Despite Venture succeeding on the first question, to which the Court answered “no”, the Court held that this success was merely “academic” compared to the more important second question on which its case ultimately fell down. In deciding that Venture failed to fulfil the condition precedent requiring it to execute JOAs in substantially the form of the draft JOA, the Court found the defendant, Nuon, to be justified in refusing to complete its purchase of certain of Venture’s interests in two producing gas fields and a number of exploration blocks in the North Sea.


The SPA involved the proposed purchase by Nuon of half of Venture’s 60% interest in two licences. Appended to the SPA was a draft JOA in the United Kingdom Offshore Operator’s Association (UKOOA) standard form. The SPA made it a condition precedent to completion that the other two licensees execute JOAs “in substantially the form” of the draft JOA.

Venture argued that, in executing the JOAs with the other two licensees concerned before the SPA’s back stop date in December 2009, it had fulfilled its condition precedent and that completion could therefore take place.

Nuon disagreed, arguing that it was justified in not completing the purchase because it considered that 1) Venture should have obtained its prior agreement in order for the JOAs to constitute completion documents; and 2) the JOAs which Venture executed with the third party licensees were not in substantially the form of the draft JOA agreed in the SPA.

The key points of the High Court’s decision

  • It was not a requirement that the executed JOAs constitute completion documents. The Court ultimately came to this decision due to a term of the SPA stating that Nuon’s agreement to the JOAs could not be unreasonably withheld, particularly if they were in substantially the form of the draft JOA.
  • Upon applying an objective test based on the commercial substance of the draft and executed JOAs rather than their form, the Court found the executed JOAs not to be in substantially the form of the draft JOA. The Court’s main consideration in applying this test was the cumulative effect of the differences between the draft and executed JOAs.
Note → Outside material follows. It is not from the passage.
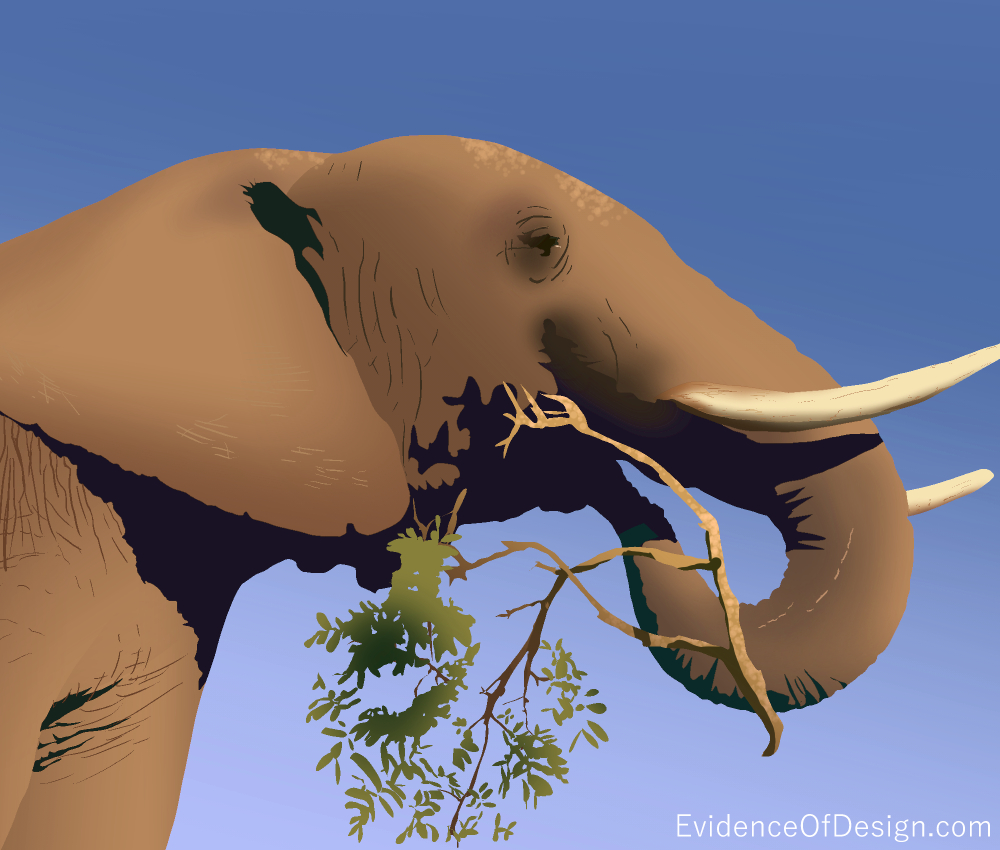 You won't BELIEVE how many muscles an elephant trunk has! Find out by clicking on the image above. #elephant #nature #evidenceofdesign #evidence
Having regard to the executed JOAs as a whole, certain fundamental differences were found to result in an overall “material” change to the draft JOA, and this, the Court decided, was why it was not in substantially the form of the draft JOA.
  • The fundamental differences that the Court felt “went to the heart of the JOA and its operations” were twofold. Firstly, in the draft JOA the default position was that the Operator was authorised to represent the Participants – to restrict the Operator’s authority would require a sixty-five per cent majority to vote in favour of any such restriction. By contrast, under the executed JOAs the Operator could not represent the Participants unless authorised by a sixty-five per cent majority to do so. The Court considered this difference to be a material change in the parties’ contractual rights and obligations and also the commercial realities of the JOA. Secondly, the executed JOAs contained new clauses not found in the draft JOA, which required unanimity for the issue and/or approval of an Authorisation for Expenditure in certain circumstances. The Court stated that these new provisions impacted on the financial relationship between the parties which, it agreed with Nuon, was a “key area” of the JOA.
  • Despite the large size of the transaction covered by the SPA and the fact that many of the provisions of the executed JOAs gave no rise to dispute, the Court felt compelled to decide that Venture’s claim as a whole must fail due to the lack of a severability clause in the SPA (which may have ordinarily allowed the Court to order Nuon to complete the purchase of the assets that were not governed by the JOAs in question in this case).


This case highlights for the seller of an interest in a licence the importance of:

  • obtaining the buyer’s permission before entering into a JOA with a third party prior to the completion of the sale of an asset which contains any potentially commercially important terms that materially differ from those contained in any agreed form of JOA in the SPA; and
  • including a severability clause in the SPA so as to avoid the completion of the sale of an entire package of assets falling through due to the seller’s failure to fulfil a condition precedent in relation to any one of those assets.